Four dead queens (Astrid Scholte)

Four dead queens (Astrid Scholte)

Résumé de l’éditeur

Keralie, la plus habile voleuse des quatre royaumes, vole un jour ce qu’elle n’aurait jamais dû voler. En touchant l’objet dérobé, elle voit ce qu’elle n’aurait pas dû voir : les quatre reines de Quadara ont été assassinées. Mais la jeune fille compte bien tirer profit des informations qu’elle possède en les échangeant contre une récompense au Palais… À condition d’y parvenir. De tromper Varin, le ténébreux (et séduisant) jeune Eonien auquel appartient l’objet volé. De semer Mackiel, le malfrat qui lui a tout appris avant de se retourner contre elle. Et surtout, d’arrêter le meurtrier. Une course contre la mort commence pour Keralie. Une intrigue royale dans la lignée de Game of Thrones.

Mon avis

Autrefois victime d’une sanglante guerre civile meurtrière, Quadara est un territoire finalement stabilisé suite à une répartition en quatre royaumes, également appelés quadrants : Archia, tout à l’Ouest du territoire, Éonia dans le grand Nord, Toria au Sud-ouest et Ludia au Sud-Est. À chaque quadrant correspond une spécificité : Archia, l’île agricole attachée aux valeurs traditionnelles, glorifie le travail manuel ; la glaciale Éonia, fondée sur la technologie, recherche l’harmonie au sein de la communauté ; Toria, une zone côtière tournée vers les échanges commerciaux, magnifie la curiosité et enfin, la joyeuse Ludia a érigé le divertissement en art de vivre.
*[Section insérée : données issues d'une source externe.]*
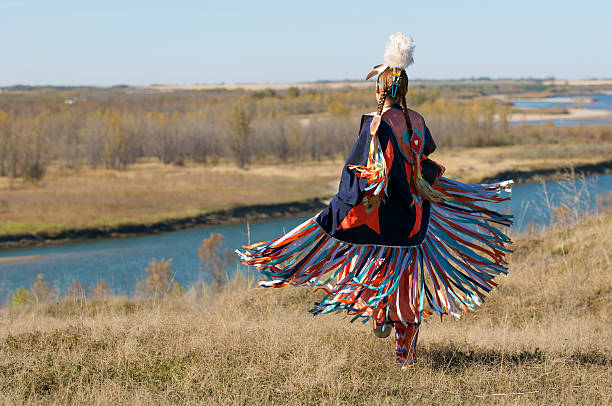 women's fancy shawl dance movement - canada stockfoto's en -beelden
C’est avec vaillance que les souveraines Iris, Corra, Marguerite et Stessa dirigent leur fief respectif, tout en veillant scrupuleusement au respect des « Lois des Reines ». Au nombre de quinze, celles-ci sont destinées à garantir la pérennité de ce mode de gouvernance, ainsi que la cohésion entre les peuples, mais en réalité elles brident fameusement la vie des Reines. Par exemple, elles ne peuvent pas par exemple connaître l’amour ou leur fille élevée loin d’elle, elles ne peuvent pas non plus quitter le palais.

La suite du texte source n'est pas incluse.